Alternative polyadenylation is a critical post-transcriptional regulatory mechanism involved in maintaining RNA stability, ensuring accurate RNA localization and translation; these stabilities are crucial in plant development and flowering (Liu et al., 2010; Shen et al., 2011; Zhang et al., 2018). In A. thaliana, approximately 60% of the genes have multiple poly(A) sites (Shen et al., 2011). In L. chinense, 13.8% (6,721/48,408) of the genes had APA sites. The number and source of sequencing samples, sequencing depth, and analysis methods strongly affect the APA analysis results; thus, the proportion of detected APA genes in L. chinense is lower than that in other studies, likely because of the above reasons (Shen et al., 2011; Wu et al., 2011; Ruan et al., 2018). However, 26.6% of DEGs were affected by APA, indicating that APA may participate in gene expression regulation. Additionally, we found that the distribution of nucleotides upstream and downstream of the APA cleavage sites was consistent with that in previous reports of poly(A) analyses in sorghum and red clover (Abdel-Ghany et al., 2016; Chao et al., 2018). Furthermore, two motifs (AUAAA and UGUA) upstream of the poly(A) cleavage sites were detected. AUAAA is a canonical cis element that plays a role as a polyadenylation signal (PAS) for 3′ end processing and has been reported in red clover, sorghum and other plant species (Abdel-Ghany et al., 2016; Wang et al., 2016; Chao et al., 2018; Turner et al., 2018). The UGUA motif is a U-rich element (USE) that cooperates with auxiliary elements to affect 3′ end processing (Turner et al., 2018). In the absence of PAS, the cleavage factors bind to the 3′ end processing machinery with the help of USE or auxiliary elements (Venkataraman et al., 2005). These findings demonstrate that APA contributes substantially to the complexity and flexibility of the L. chinense transcriptome.

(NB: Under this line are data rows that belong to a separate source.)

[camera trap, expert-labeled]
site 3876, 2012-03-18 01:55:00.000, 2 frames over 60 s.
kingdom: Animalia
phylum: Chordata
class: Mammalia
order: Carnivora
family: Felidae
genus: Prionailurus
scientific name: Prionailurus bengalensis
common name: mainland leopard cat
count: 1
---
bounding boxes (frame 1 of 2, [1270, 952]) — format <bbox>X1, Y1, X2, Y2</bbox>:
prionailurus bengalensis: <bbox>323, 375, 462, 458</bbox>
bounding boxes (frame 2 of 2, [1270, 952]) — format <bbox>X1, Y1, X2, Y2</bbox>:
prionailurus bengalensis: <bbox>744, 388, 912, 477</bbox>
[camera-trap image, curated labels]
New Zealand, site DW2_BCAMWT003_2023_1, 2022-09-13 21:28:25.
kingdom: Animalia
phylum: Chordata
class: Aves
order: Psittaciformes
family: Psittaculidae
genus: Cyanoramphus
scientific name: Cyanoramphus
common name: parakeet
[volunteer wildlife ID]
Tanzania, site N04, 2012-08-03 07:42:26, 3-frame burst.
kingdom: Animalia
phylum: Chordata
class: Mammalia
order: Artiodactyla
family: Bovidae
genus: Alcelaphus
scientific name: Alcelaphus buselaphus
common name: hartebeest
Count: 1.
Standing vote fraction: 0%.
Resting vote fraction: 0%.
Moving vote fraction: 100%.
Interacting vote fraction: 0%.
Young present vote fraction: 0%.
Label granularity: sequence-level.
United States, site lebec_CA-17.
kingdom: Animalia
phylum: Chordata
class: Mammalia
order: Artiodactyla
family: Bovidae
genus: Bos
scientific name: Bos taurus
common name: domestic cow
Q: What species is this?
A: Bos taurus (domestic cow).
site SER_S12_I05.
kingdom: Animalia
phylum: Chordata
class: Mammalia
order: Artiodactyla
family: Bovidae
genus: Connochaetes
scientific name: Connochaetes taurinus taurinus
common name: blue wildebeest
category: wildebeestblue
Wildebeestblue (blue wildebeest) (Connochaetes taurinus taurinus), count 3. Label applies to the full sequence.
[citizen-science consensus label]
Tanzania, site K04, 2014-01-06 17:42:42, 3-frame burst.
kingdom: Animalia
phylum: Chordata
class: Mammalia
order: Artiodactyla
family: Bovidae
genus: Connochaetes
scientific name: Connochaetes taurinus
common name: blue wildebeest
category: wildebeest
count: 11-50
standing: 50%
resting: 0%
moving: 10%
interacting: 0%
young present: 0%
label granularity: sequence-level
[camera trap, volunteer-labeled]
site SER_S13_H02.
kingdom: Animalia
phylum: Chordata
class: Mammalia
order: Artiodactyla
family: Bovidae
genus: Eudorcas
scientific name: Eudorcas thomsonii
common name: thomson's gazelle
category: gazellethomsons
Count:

As a special category of DEGs, tissue-specific genes play important roles in plant defense, stress responses, plant development and material metabolism (Pattison et al., 2015; Celedon et al., 2017; Villarino et al., 2017; Yu et al., 2017; Alonso-Serra et al., 2019; Amini et al., 2019). In Ferula asafetida, genes involved in terpenoid and phenylpropanoid metabolism are expressed in flowers (Amini et al., 2019). In tomato (Solanum pennellii), tissue-specific genes play important regulatory roles during fruit development (Pattison et al., 2015). In the present study, we identified 2,040 tissue-specific genes in L. chinense. Enrichment analysis revealed that tissue-specific genes participated in multiple metabolism and synthesis pathways, such as starch and sucrose metabolism, phenylpropanoid biosynthesis, and flavonoid biosynthesis. Previous studies have found that stamen development is accompanied by starch accumulation and degradation, and phenylpropanoid biosynthesis is essential for pollen development (Julian et al., 2011; Xue et al., 2020). Flavonoids are important products of secondary metabolism and participate in multiple functions in plants, such as developmental regulation, flower pigmentation, and stress responses (Mathesius, 2018). Moreover, most of the tissue-specific genes co-expressed in specific modules, providing a landscape of co-expression networks of tissue-specific genes in L. chinense.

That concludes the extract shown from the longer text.